[TASK TO COMPLETE]
Please condense the paragraph of the psychiatric epidemiology text that begins "Multiple strategies exist" into a short bulleted list that keeps its main facts.

-------- EXTRACT TO READ

Multiple strategies exist in psychiatric epidemiology to assess the direction of causality. One possibility is measuring the exposure and outcome multiple times. Researchers can then analyze how much a change in psychiatric symptoms can be attributed to the exposure at a previous time point, but also whether changes in the exposure can be predicted by previous symptom levels (cross-lagged model). Such a model was e.g. applied to the study of internalizing and externalizing psychological problems and stressful life events. Both, psychiatric problems as well as life events, were measured multiple times during grade 7,8,9,10 and 12. The researchers observed that stressful life events precede both internalizing and externalizing psychological problems, but appear to be also the result of experiencing such symptoms. An alternative approach is the use of twin studies, because discordance between monozygotic twins suggests environmental effects.

===Prenatal===
Brain development is a complex process that starts during the early stage of embryogenesis and continues into adulthood. Studies focusing on risk factors of exposure on early brain development have found differences in brain anatomy in children of mothers that consumed marijuana compared to unexposed control subjects, emphasizing the importance of intrauterine risk factors in early brain development. Premature birth is also associated with an increased risk of childhood depression and psychiatric hospitalization in young adulthood.

----------------
-------- DATA SUPPLIED

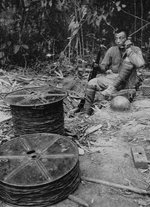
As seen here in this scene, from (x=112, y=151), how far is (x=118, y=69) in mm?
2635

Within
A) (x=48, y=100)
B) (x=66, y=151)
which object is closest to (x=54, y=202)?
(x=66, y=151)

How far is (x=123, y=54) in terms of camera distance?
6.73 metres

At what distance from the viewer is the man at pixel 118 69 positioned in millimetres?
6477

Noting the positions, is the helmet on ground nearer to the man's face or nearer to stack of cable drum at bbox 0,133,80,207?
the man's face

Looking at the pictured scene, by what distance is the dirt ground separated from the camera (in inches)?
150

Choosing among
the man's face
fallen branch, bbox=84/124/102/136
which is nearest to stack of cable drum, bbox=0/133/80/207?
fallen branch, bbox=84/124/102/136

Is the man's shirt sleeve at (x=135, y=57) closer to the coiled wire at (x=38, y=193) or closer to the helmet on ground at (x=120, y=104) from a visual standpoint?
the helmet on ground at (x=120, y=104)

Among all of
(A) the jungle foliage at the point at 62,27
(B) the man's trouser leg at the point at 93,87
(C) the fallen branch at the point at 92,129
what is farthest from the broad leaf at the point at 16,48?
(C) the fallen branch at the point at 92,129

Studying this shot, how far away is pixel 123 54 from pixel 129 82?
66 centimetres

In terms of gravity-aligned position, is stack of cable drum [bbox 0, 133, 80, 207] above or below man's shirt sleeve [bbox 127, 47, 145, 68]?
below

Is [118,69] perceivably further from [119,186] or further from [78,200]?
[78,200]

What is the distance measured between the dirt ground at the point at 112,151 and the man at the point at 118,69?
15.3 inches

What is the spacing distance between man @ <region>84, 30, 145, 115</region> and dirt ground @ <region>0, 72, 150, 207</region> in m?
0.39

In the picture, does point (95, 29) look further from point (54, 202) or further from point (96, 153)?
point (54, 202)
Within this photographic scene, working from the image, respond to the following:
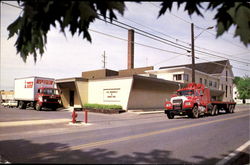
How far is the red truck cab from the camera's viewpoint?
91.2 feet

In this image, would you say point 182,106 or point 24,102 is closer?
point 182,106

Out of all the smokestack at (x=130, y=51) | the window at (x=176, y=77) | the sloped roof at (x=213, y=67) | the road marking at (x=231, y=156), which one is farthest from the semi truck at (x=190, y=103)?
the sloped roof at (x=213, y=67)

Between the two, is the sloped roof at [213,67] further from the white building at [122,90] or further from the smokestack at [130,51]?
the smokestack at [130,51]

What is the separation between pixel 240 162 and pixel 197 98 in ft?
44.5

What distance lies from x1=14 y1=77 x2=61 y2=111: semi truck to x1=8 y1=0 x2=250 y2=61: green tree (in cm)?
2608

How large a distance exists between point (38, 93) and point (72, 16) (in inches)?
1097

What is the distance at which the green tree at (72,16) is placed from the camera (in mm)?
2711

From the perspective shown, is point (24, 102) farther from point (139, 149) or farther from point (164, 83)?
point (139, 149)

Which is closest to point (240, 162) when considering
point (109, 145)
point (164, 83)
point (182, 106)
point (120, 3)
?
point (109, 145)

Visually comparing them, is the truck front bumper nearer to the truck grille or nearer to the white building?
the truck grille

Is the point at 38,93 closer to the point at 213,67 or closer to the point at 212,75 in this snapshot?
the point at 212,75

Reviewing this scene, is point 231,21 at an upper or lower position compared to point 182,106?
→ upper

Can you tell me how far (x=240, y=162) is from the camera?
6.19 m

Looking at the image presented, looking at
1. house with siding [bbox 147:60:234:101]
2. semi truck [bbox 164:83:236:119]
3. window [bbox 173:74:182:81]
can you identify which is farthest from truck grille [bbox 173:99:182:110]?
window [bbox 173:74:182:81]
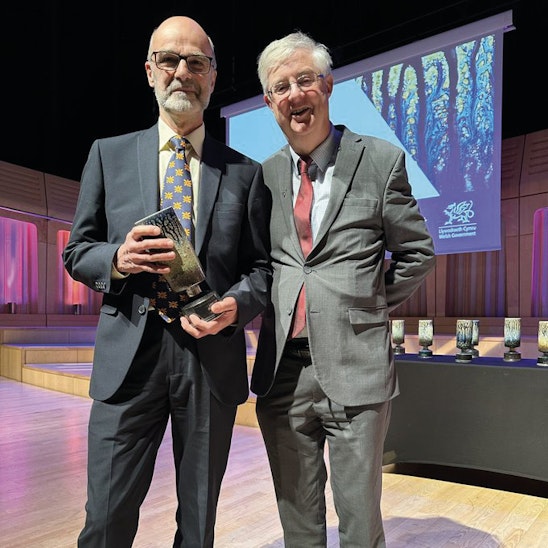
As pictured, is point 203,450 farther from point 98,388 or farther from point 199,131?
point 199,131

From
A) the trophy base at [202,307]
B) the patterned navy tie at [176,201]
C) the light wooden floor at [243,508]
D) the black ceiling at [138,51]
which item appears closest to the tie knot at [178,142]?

----------------

[OUTPUT FOR THIS EXERCISE]
- Psychiatric epidemiology has several strategies for assessing the direction of causality.
- One is to measure exposure and outcome multiple times. This lets researchers test whether symptom changes follow earlier exposure and whether exposure changes follow earlier symptom levels (cross-lagged model).
- In one application, internalizing and externalizing psychological problems and stressful life events were measured repeatedly in grades 7, 8, 9, 10 and 12. Stressful life events preceded both kinds of problems but also appeared to result from them.
- Another approach is twin studies, since discordance between monozygotic twins suggests environmental effects.